A House subcommittee voted yesterday to beef up the Office of Civil Rights in the proposed Department of Education, but the proposal remained under attack from black and labor spokesmen fearing loss of political clout if a new department is created.

Rep. Shirley Chisholm (D-N.Y.), a black, bluntly told the subcommittee earlier this week that effective coalitions of labor unions, black groups and spokesmen for the poor had been put together over the years to support education programs under the jurisdiction of the House Education and Labor Committee and administered by the Department of Health, Education and Welfare.

"Now, to thoughtlessly destroy these coalitions . . . in order to achieve the dubious goal of formation of a separate department appears foolhardy," she said.

Moreover, she said, if education is divided from HEW, there may be a move to "split the House Education and Labor Commitee and, in this way, divide the power of labor and its allies.

Andrew J. Biemiller of the AFL-CIO made the same arguement on Monday: "Rather than encouraging the traditional go-it-alone tendencies of many educators to want to set education off by itself, we should launch a coordinated approach to the major problems our nation faces - poverty, equal educational opportunity, welfare and health security. Labor has been instrumental in building coalitions around these issues. A fragmentation of health, education and welfare adminstration will only encourage narrow thinking and a fragmentation of the political voice that now speaks for all of them."

The testimony of Chisholm and Biemiller reflects fears that the new department will be run by educational professionals who have little desire to press civil rights in education and little interest in coordinating government welfare, health and poverty programs with eduction in a comprehensive approach to aid to poor and minority children. They believe such an approach can be better achieved by leaving education in HEW.

These fears have created a tug-of-war over the bill between welfare oriented groups represented by labor and black orgaiization, and professional organizations like the National Education Association, although there is much overlapping. Many educators believe a separate department will mean a louder voice and more money for education.

The bill, which would create a new department with about 18,000 employes and a $4-billion annual budget, has already been approved by the Senate Governmental Affairs Committee.
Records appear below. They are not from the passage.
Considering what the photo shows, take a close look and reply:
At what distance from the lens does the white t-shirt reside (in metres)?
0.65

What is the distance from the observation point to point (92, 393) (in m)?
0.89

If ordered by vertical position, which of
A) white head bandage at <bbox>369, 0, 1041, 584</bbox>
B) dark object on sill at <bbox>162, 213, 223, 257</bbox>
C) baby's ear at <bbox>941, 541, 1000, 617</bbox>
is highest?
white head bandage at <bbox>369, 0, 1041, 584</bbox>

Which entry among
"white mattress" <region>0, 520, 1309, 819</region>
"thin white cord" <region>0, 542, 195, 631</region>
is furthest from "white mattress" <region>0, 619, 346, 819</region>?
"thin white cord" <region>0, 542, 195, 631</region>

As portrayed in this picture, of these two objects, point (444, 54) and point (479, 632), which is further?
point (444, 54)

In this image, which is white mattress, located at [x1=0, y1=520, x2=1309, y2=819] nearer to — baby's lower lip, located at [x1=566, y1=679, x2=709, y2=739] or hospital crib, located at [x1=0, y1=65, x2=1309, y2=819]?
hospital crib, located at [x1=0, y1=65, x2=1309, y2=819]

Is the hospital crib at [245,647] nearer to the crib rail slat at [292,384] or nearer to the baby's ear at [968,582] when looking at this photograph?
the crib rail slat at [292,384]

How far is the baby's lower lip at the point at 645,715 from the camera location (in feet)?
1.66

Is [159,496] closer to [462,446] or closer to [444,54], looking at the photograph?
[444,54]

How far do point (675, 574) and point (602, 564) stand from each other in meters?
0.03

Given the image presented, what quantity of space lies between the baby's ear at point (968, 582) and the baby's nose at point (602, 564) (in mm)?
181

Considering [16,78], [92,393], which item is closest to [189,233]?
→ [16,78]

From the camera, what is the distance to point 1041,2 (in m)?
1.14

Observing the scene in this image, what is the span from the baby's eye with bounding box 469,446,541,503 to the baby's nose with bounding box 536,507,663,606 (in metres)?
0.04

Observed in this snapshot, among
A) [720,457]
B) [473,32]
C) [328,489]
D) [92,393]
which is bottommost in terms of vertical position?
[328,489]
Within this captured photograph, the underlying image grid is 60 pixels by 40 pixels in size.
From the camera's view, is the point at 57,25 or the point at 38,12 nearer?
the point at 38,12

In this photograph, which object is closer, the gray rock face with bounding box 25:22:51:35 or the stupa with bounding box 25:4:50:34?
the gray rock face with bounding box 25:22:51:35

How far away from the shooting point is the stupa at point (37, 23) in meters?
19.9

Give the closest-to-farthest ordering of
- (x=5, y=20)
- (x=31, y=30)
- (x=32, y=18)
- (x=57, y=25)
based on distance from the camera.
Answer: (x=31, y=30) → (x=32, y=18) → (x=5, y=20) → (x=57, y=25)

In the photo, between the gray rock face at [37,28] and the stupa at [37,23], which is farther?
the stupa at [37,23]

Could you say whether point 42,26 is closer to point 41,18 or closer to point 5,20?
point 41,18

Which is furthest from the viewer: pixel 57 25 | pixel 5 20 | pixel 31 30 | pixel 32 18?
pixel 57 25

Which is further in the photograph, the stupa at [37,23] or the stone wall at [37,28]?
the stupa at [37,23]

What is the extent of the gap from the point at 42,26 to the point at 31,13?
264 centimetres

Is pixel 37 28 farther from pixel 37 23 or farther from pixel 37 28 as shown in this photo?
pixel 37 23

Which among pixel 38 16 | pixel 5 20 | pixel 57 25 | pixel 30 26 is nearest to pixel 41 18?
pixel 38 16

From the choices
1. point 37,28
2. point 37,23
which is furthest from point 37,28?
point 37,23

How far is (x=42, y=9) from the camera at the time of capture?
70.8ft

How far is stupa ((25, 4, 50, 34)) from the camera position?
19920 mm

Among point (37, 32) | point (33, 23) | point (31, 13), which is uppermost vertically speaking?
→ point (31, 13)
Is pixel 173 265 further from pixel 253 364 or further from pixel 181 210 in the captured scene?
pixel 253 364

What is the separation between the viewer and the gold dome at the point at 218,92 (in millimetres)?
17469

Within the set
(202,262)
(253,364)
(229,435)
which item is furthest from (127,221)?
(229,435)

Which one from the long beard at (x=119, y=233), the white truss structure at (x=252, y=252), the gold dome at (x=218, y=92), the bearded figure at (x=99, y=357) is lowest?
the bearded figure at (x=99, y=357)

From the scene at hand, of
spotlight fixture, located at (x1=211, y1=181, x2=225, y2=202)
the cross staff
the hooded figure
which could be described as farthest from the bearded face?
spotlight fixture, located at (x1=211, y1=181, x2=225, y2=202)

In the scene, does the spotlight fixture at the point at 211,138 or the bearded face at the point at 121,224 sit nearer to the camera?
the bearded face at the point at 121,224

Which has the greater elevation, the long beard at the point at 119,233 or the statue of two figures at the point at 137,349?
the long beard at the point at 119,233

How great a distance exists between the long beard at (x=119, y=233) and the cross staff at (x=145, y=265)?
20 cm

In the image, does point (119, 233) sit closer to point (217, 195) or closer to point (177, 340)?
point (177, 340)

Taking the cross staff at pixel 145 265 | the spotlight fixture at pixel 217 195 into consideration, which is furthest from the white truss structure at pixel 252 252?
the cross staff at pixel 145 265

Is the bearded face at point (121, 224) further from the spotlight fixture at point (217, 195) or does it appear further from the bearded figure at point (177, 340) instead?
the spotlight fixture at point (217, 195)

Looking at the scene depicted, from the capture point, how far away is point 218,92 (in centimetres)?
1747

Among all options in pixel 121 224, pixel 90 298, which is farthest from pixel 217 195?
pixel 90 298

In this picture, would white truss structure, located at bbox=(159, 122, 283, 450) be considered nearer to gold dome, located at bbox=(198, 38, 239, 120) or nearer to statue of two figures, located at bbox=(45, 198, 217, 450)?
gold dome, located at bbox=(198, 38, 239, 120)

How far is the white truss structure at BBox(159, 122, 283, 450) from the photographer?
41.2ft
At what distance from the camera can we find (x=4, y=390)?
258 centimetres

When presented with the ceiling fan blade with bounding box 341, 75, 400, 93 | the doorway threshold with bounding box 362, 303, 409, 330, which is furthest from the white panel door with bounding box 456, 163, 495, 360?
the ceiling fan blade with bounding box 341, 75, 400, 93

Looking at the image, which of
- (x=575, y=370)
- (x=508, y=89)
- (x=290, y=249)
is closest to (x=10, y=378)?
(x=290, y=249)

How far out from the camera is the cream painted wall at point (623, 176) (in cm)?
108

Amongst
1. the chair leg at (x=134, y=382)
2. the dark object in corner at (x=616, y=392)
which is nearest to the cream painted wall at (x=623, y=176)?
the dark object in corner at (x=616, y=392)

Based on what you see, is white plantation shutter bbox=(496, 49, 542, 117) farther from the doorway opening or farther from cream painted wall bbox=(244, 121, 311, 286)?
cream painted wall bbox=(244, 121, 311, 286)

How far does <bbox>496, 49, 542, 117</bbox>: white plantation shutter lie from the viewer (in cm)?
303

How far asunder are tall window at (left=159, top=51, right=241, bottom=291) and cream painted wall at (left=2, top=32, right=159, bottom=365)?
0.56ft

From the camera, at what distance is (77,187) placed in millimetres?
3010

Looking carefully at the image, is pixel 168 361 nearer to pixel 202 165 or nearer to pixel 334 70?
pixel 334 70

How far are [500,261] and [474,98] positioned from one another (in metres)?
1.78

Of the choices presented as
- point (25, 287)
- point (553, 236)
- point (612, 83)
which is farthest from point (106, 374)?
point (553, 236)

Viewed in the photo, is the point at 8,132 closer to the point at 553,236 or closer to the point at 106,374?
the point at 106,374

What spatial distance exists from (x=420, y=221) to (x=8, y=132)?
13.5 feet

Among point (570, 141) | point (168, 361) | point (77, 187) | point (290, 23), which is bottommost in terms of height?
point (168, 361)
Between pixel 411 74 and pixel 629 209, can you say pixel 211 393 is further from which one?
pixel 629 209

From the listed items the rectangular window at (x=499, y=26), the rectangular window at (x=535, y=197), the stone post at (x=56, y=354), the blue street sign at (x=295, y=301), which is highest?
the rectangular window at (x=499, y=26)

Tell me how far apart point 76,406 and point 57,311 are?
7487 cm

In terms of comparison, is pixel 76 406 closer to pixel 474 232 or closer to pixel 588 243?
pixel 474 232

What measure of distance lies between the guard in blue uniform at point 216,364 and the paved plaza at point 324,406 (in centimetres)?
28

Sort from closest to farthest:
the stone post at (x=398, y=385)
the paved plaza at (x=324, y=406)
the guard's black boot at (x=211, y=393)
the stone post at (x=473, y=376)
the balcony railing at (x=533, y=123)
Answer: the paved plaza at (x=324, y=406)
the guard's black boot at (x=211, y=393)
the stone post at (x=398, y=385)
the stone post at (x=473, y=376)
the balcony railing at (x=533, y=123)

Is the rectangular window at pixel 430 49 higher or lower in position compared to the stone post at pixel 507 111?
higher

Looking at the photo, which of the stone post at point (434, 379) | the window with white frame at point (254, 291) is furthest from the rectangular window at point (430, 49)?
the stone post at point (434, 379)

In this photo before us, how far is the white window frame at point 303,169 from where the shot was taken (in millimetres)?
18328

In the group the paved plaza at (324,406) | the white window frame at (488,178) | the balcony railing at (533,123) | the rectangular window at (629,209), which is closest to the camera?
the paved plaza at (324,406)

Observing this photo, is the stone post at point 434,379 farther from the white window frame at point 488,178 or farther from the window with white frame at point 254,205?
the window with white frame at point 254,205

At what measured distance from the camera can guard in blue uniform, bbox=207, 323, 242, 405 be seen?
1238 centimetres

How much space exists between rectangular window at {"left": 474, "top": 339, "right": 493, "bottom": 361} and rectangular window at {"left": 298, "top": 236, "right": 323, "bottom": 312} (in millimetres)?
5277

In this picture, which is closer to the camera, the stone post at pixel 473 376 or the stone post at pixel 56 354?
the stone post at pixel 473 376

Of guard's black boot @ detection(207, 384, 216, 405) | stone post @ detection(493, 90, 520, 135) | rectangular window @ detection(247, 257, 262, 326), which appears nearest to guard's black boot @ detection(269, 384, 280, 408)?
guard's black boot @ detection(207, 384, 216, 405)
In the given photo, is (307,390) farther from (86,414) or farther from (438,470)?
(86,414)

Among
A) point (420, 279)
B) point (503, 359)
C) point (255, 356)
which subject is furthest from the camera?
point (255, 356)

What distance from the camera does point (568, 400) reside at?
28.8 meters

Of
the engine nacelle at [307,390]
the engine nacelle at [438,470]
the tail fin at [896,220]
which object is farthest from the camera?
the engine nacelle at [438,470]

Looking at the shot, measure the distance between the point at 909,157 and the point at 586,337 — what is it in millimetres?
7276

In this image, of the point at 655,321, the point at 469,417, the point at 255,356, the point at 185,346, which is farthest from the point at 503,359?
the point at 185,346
Yesterday, the House Government Operations Legislation subcommittee adopted the provision to beef up the civils rights office to mollify some black groups.

Sponsored by Rep. Benjamin Rosenthal (D-N.Y.), who would like to postpone the whole bill until next year, the provision would ensure that the 1,200-person Office of Civil Rights in the new department could have power to make the direct reports to Congress. The office also would be able to complain to Congress when its budget is cut, to collect whatever information is needed to enforce civil rights and equal opportunityin education, and to hire qualified personnel to enforce the laws.